Before I venture any further in this series, intended to be viewed by post-pubescent students as much as by parents, it is imperative that I speak about a topic that occasionally comes up within the home education community, indeed, any community.
It is regarding perfection. It doesn’t exist outside of God, so forget about reaching it any other way. There are no perfect parents and there are no perfect children.
Imperfect parents cannot expect perfection of their imperfect children. Neither should imperfect children expect it of imperfect parents. Get past this crazy idea of expecting perfection from anyone or anything!
Just as unreasonable as the perfection merry-go-round we just went through, is to expect perfection of yourself. To be conscious of doing good work, to strive to be the best that you can be, or to expect excellence of yourself is all good, but you will not do well as a “perfectionist”!
Perfectionists are impossible to live with because they live in an impossible world. Perfectionists are so disconnected from the real world, they may even start to confuse their desire for perfection with their actually being perfect. Bad plan! Perfect people don’t exist, remember?
Furthermore, people who think they are perfect cannot possibly improve on perfection, so they handicap their own growth as a consequence. Perfect people see themselves as faultless and flawless, not as having failings or of being failures!
The next step to thinking you are perfect is to declare personal divinity and then to advance self-righteousness as His righteousness. This can only lead to disaster!
Forget about being perfect. Forgo the temptation to expect it of others. Just be good old imperfect you and strive to be the best you can be and to do the best that you can do, without beating yourself up when making a mistake.
As mentioned last time, the home educated have a number of advantages over the school educated. However, even though you have a better starting point in making life decisions, you can never expect perfection of yourself or anybody else. Besides, seeking perfection can actually paralyze decision making.
Living in an imperfect world provides ample opportunity for bad things to creep into our lives, without our being aware of it. There will always be ideas and actions that will direct you to repeat error, sometimes by default, other times by design, but never to perfection.
As solid as your worldview may be, it is still full of error, or shall I say, is imperfect and subject to further corruption.
You must understand that when the secular world keeps repeating a message, there is likely a reason. You may not know this, but the best way to indoctrinate people is to provide the same information, over and over again, eventually wearing down natural resistance, leading to the acceptance of what is being presented, as truth.
Repeating these principles or set of principles laid down by an authority as incontrovertibly true is the very definition of dogma, the underlying root of the dogmatic, who repeat an idea without knowing the original source or why it is or is not so.
There is no lack of examples one could use to illustrate how error becomes fixed as part of our thinking, but we will focus on a few specifically associated with career paths.
The first and most widely advanced bad career idea is that anybody can be anything they want to be. This secular thinking is based on the assumption that all people are born as a product of some cosmic chance occurrence, as blank slates that can be programmed to be something constructive, or destructive, depending on one’s perspective.
This is why there are so many people bouncing around from one job or career to another. If we can be anything we want to be, we will eventually find what we want to be, I guess! However, even this wrong thinking actually highlights an important reality about careers.
That is, there are really only two possible careers. You heard me right. There is the right career, the one in keeping with your gifts, talents and abilities, and the wrong career, which is not.
This takes us back to our original good idea that those who are more confident with who they are, are more likely to avoid paths that do not fit. If you are already familiar with your positive and negative attributes, it is easier to eliminate the wrong careers and potentially right careers are more likely to be identified quicker.

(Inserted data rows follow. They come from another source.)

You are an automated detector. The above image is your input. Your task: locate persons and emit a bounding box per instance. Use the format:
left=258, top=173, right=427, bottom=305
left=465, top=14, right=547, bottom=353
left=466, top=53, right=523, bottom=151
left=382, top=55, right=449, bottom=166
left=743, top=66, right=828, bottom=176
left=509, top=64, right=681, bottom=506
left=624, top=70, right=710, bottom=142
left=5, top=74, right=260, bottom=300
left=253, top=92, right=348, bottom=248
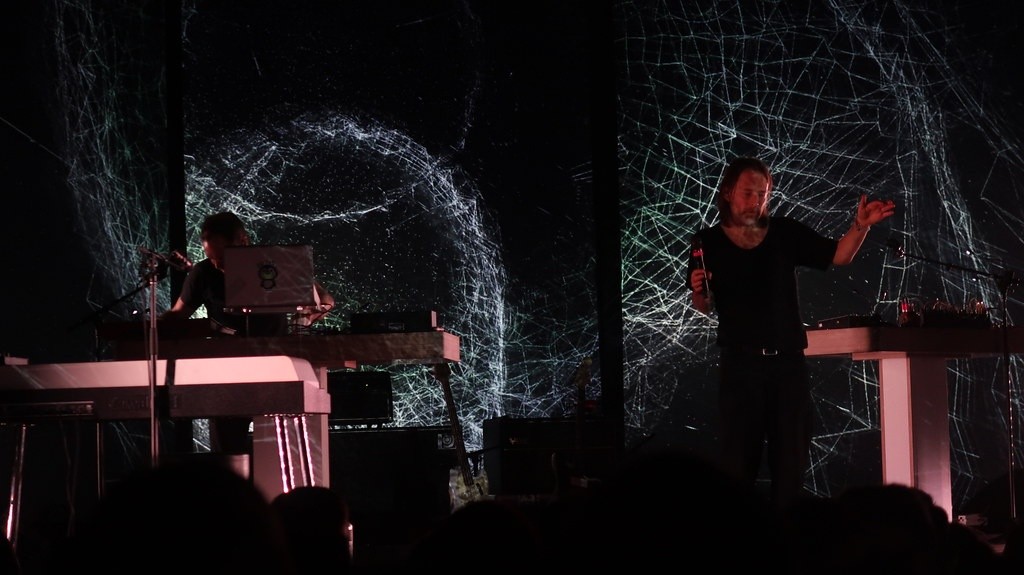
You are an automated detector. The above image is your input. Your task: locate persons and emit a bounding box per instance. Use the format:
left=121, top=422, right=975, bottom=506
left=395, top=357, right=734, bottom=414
left=686, top=156, right=896, bottom=497
left=62, top=453, right=1000, bottom=575
left=161, top=212, right=335, bottom=483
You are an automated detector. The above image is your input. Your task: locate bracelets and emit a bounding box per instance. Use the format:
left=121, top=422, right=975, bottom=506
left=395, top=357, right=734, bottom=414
left=854, top=219, right=870, bottom=232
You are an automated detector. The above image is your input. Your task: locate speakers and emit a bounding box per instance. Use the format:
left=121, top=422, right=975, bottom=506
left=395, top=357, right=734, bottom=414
left=325, top=371, right=456, bottom=517
left=483, top=419, right=604, bottom=499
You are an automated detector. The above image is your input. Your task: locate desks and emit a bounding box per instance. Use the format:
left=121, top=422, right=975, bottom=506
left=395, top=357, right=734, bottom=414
left=112, top=332, right=460, bottom=502
left=0, top=380, right=330, bottom=546
left=803, top=325, right=1024, bottom=522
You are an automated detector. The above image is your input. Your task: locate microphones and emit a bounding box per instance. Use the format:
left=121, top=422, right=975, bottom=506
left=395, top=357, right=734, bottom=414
left=173, top=251, right=191, bottom=270
left=691, top=238, right=710, bottom=300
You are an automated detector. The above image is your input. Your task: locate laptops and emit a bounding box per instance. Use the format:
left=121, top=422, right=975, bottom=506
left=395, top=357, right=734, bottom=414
left=223, top=245, right=316, bottom=307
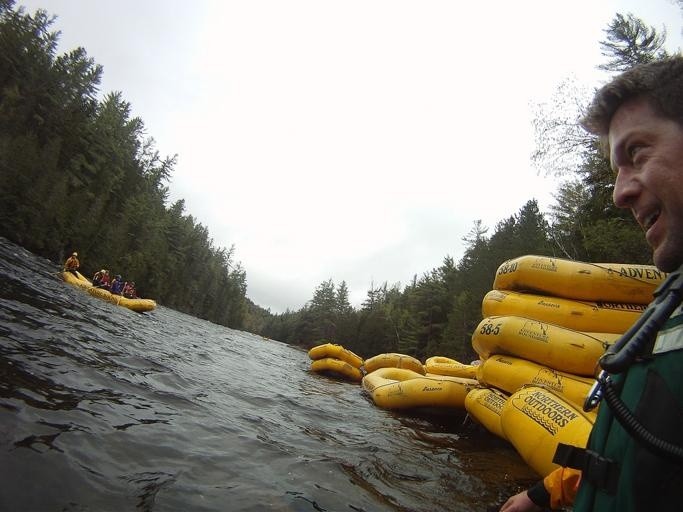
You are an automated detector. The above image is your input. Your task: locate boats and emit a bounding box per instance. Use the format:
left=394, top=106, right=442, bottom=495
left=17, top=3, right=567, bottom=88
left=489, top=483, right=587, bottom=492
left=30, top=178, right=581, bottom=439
left=62, top=271, right=157, bottom=310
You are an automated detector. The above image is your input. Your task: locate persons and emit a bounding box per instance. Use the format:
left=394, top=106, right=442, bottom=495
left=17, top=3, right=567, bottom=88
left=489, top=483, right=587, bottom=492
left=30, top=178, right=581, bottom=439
left=64, top=252, right=80, bottom=280
left=498, top=51, right=683, bottom=511
left=92, top=269, right=138, bottom=299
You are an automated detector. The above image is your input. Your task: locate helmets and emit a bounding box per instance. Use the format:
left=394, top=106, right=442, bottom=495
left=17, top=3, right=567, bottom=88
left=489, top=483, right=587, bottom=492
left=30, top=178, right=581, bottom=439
left=73, top=252, right=77, bottom=256
left=100, top=269, right=136, bottom=288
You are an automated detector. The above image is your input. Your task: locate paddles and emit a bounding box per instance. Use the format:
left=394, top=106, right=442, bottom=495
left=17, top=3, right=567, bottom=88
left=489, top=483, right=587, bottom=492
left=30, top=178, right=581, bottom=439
left=87, top=284, right=107, bottom=293
left=116, top=284, right=126, bottom=306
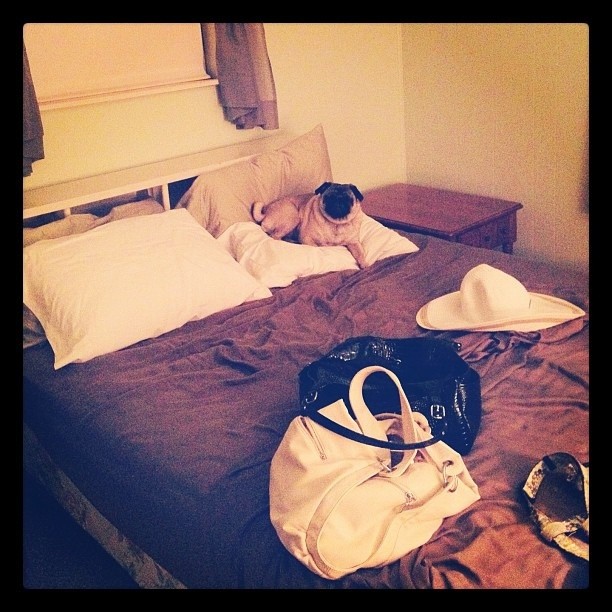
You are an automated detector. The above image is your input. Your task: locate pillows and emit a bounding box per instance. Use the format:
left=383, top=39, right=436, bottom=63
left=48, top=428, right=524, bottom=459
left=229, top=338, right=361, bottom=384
left=23, top=207, right=273, bottom=370
left=216, top=209, right=421, bottom=294
left=23, top=196, right=165, bottom=355
left=177, top=125, right=335, bottom=233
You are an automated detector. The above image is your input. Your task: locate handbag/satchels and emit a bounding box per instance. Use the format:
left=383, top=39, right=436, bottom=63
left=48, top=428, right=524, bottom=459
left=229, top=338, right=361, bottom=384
left=268, top=364, right=483, bottom=582
left=298, top=335, right=484, bottom=457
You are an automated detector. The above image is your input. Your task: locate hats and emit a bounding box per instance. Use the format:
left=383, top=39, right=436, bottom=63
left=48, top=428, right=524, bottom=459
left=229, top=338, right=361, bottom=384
left=415, top=263, right=586, bottom=333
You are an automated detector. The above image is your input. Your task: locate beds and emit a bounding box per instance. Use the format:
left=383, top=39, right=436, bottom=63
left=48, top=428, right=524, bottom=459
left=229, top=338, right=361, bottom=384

It should be obvious that people need to have a God-given aptitude for the career they choose. If you can’t draw, don’t aspire to being an artist. If you can’t hold a tune in a bucket, forget about being a rock star. Well maybe you could be some kind of star, as they occasionally prove how not having talent is not a hindrance! My opinion, of course!
Can’t stand the sight of blood? Forget medicine or nursing, even if it sounds so… romantic! Can’t stand people? Really, you need to fix that, but in the meantime, stay out of the service industry!
Many people have bought the lie that said they could be anything they wanted to be and have taken the longer, and likely more expensive, route to find the right career.
However, you can only be who God created you to be. I am not talking about a specific position, but a career in keeping with who you are. If you are excited about going to work, you can consider that to be the right job or career, at least for now.